TRY IT — Continue the passage on choosing a database for a large-scale service, beginning after its final sentence.

*** Opening of READING TEXT ***

Fine, if they’re equal, and Mongo’s API is better to work with, then why not go with it anyway? That brings me to the second concern: knowledge. I know how PostgreSQL stores and retrieves data–rows are sequentially placed in discrete units called pages which are written and loaded, individually. The pages are arranged in a BTree-like directory structure. Similarly, I know that a blob field type stores only a pointer in the record and the actual blob in a separate location. Conversely, a byte array stores it inline. This means when scanning down a table, storing large, cacheable objects as blobs has a significant performance advantage–and vice-versa for smaller, discrete objects that need to be retrieved immediately. I knew none of these things about Mongo. At the time there was not a great deal of tertiary documentation so I could not verify it all that easily either. I chose PostgreSQL.
Now, let me make absolutely clear that this is not a panning of MongoDB. The excellent Firebase (recently acquired by Google to bolster its Cloud Platform) has long relied on it and to great effect. Rather, it’s an examination of what choices and questions are important in software architecture.
Recently, someone wondered why Secret didn’t just store everything in a Graph database such as Neo4j, it is a social network after all (In fact we did evaluate this and many other options). I had never heard of Neo4j or any graph database taking the kinds of loads we saw. Nor was there much to go on in the way of information about sharding, rebalancing strategy, disk and index storage formats and so on. When you have QPS in excess of six-figures you have to be pretty certain to make such a fundamental choice, and you often have to make that choice quickly.
Again, my point here is not that neo4j is incapable of all this, it may very well be. It’s that when making such decisions, especially under time pressure, you need to be convinced of the solution first, and only then the tool, one that you understand in that context.
The conventional-wisdom counter to this is, it only matters at scale. Go with SQL, says the argument, until it falls apart and then rewrite everything, and by that time it won’t matter. This is a reasonable thought but I don’t completely agree with it either. To my mind, performance is just as important as scale.

*** Close of READING TEXT ***
*** Opening of INFORMATION SUPPLIED ***

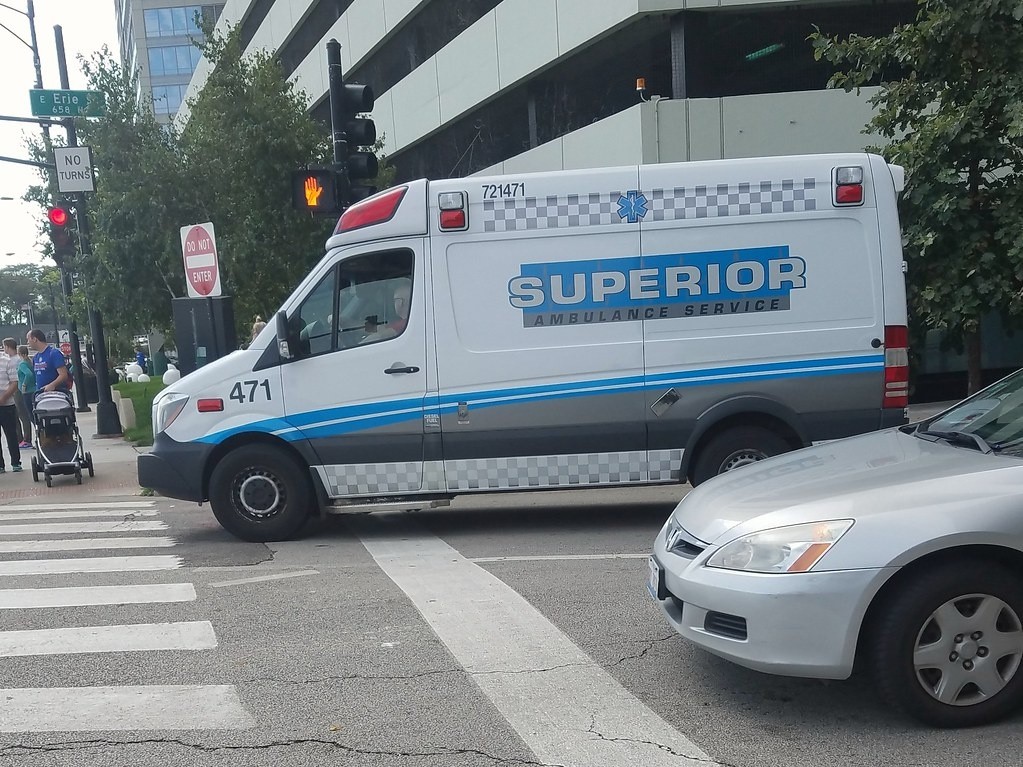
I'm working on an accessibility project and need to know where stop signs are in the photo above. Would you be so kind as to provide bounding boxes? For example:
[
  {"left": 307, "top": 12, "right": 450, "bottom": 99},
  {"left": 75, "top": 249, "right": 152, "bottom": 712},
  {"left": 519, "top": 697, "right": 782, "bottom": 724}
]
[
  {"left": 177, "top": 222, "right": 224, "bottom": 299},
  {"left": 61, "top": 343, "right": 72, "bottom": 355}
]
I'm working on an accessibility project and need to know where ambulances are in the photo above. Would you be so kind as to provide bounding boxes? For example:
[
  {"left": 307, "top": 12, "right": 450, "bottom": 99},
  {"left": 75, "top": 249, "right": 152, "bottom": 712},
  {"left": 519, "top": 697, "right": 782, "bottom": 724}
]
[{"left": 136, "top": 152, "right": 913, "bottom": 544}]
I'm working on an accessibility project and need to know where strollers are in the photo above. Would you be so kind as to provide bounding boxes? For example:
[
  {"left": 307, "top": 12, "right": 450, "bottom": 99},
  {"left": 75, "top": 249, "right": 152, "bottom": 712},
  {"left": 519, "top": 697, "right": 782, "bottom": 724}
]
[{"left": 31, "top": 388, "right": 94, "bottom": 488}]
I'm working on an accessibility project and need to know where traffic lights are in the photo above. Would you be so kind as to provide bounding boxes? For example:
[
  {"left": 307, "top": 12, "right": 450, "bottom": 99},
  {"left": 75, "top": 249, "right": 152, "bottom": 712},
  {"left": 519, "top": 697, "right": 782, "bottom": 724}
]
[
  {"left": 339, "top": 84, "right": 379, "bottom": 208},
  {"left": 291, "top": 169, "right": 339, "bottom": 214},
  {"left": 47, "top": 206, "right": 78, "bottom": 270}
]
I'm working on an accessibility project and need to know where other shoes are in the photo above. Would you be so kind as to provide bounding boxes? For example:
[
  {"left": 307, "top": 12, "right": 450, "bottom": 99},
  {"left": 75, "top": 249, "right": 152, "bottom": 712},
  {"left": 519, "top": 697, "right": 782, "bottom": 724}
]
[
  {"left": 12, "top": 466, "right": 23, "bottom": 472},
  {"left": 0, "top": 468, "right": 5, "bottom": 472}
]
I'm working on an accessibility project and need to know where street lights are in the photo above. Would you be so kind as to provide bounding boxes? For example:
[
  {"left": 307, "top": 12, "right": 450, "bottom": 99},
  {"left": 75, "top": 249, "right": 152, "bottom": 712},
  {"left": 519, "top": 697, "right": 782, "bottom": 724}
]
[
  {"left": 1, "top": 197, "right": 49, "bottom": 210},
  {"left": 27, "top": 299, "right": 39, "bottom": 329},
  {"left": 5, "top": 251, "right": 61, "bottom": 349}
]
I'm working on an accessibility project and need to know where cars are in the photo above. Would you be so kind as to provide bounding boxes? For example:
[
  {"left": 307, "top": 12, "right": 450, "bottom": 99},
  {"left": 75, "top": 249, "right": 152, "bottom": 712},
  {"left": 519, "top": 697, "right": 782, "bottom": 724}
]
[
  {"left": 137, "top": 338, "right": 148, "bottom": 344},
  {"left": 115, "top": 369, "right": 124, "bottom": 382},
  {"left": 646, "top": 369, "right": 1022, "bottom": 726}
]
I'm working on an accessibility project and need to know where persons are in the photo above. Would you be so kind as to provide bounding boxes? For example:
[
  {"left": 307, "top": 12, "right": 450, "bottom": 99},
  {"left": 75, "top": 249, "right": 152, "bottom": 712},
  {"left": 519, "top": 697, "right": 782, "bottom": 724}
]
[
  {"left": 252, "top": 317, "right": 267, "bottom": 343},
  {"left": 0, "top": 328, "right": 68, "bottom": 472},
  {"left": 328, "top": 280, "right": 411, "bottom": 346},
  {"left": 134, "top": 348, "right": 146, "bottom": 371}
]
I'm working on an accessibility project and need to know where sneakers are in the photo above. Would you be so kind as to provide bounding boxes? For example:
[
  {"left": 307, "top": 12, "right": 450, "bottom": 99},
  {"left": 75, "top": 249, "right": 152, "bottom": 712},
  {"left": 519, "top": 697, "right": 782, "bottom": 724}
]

*** Close of INFORMATION SUPPLIED ***

ANSWER FOR THE TASK —
Here, I’m defining performance as what a single user experiences.
Another startup I worked at began with the SQL approach. Still in stealth mode, they had only alpha users but the volume of data per-user was incredibly large. The product pulls existing data from Salesforce, Google, LinkedIn and Exchange and then performs some domain-specific computation on it. This data is then synced to the phone for offline use. In short order, it was clear that a normalized MySQL schema was just not going to cut it. The kinds of queries needed to generate a final, searchable database for a single user were absurdly inefficient. Even to write this volume of data to a single instance was not feasible, the results were that when one user was being onboarded, others would visibly suffer. Yet the schema fit SQL perfectly, it should have been the right choice. In the end, a custom solution performed far better, one backed by a NoSQL store.
This brings me to my thesis: rather than asking if a tool will solve my problem, I’d rather ask if I understand the behavior of this tool properly. Don’t reject MongoDB out of hand because it “doesn’t do joins”, these guys prove you wrong. Don’t reject SQL because it “doesn’t scale or shard well”, look at this magic bit of work. A good tool can be phenomenal but it won’t solve a problem for you. Patient, methodical software engineering, ultimately, is what solves the problem.